Felix McCabe, my father — the way he showed his love to me. It stays with me the rest of my life. He was the kind of father who told us stories. Every Friday he’d bring pretzels home for us. He absolutely lived for us. He didn’t have much to offer. We didn’t have money. He always worked hard at the telephone company. When he retired he made that garden and he’d give us all this food. He grew a lot of stuff, and you could have anything you wanted from that garden. It made him happy. And he adored my children.

What's the one place you'd like to visit before you die?
Ireland. I want to go to the farm where my mother grew up and meet Kieran and his family and see the farm and see some of the beauty of Ireland and go into a pub and have a pint.

Remember every Mother's Day and Father's Day when we used to ask you why isn't there a Son's Day and Daughter's Day? I just want to tell you now that you were right: Every day is Son's and Daughter's Day, and we need more Mother's Days, maybe every Saturday.
I won't argue with you.

What are you most grateful for?
My four children. I have to say that because that’s number one. They always love me and I love them. That’s easy for us, we just love each other. Grandchildren. All these grandchildren. Each and everyone of them are so special and so good; they’re good kids.

What do want for Mother’s Day.
Well I got a new radio because mine broke, so I bought one at Target. Thirty bucks. The last of its kind. I need nothing. I need a new car.

It’s best if you talk to Jim and Chris about that, but in the meantime: Happy Mother's Day!

Comments

  1. Felix's Grand Parents back in the Fifties, and his Mom's brother.


    ON PARENTAL INVOLVEMENT

    To Become a Boy Scout



    His Mom helped him go to a Boy Scout camping trip one time. It was a sweet time between them. He was the most impoverished camper among the group with only an old army blanket and safety pins for a sleeping bag and the only part of the Boy Scout uniform his Mom could afford to get him. Mom and her boy took the El Train all the way down to 8th and Market in Center City, Philadelphia where she bought him the red bandanna with BSA written on it and its clasp.
    He felt gifted and wonderful about both of her Scouting contributions. And his father left the bar stool he always sat on at the Five Points Tavern and strode down the avenue with him where the father paid the fifty-cent fee for the boy to become a Boy Scout.
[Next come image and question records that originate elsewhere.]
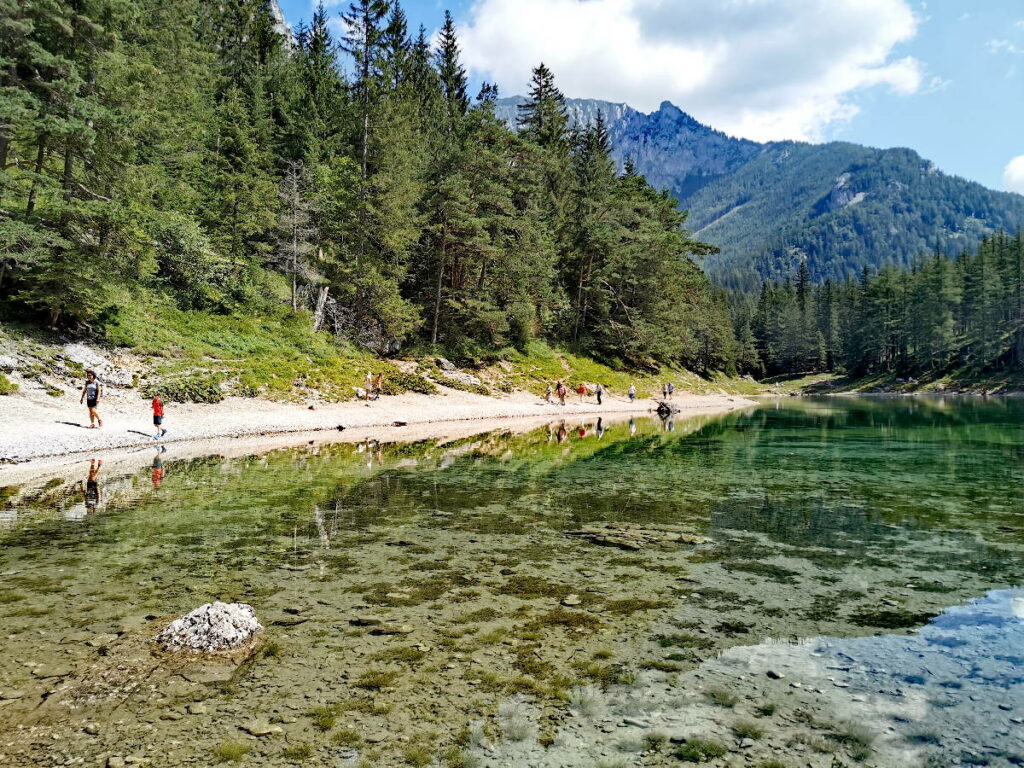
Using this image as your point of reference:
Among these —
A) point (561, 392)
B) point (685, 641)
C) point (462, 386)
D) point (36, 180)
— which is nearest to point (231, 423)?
point (36, 180)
That was the only walk they ever took together.

    At his first Boy Scout camp, it rained all night and the homemade sleeping bag got so wet the boy had to sit up in the dark tent to try to keep dry. In the morning, the Scout Master had a smoky fire burning nearby that the young boy went to for warmth. The Scout Master, shielding his eyes from the smoke, and speaking in a tetchy voice, sent the boy to a supply cabin on a far-off hillside to fetch a Left-Handed Smoke Switcher. The boy was sent from the cabin to a few other places by Scout adults until, after over an hour, it became obvious to the boy that he was the brunt of pranks.
    The boy, still shirking from all the unwanted interest in him, told his frowning Mom about the Left-Handed Smoke Switcher. He saw her tightly folding the red scarf she had washed, and cuffing it, she slipped it into her pocket.
    His Mom squeezed the scarf in her pocket but said nothing. The boy never saw the scarf again.
    That was parental involvement at a maximum in those times, and I realize sixty years later that parental involvements in the Fifties were richly genuine and they came in small packages. The test of worth is how long they are remembered and why.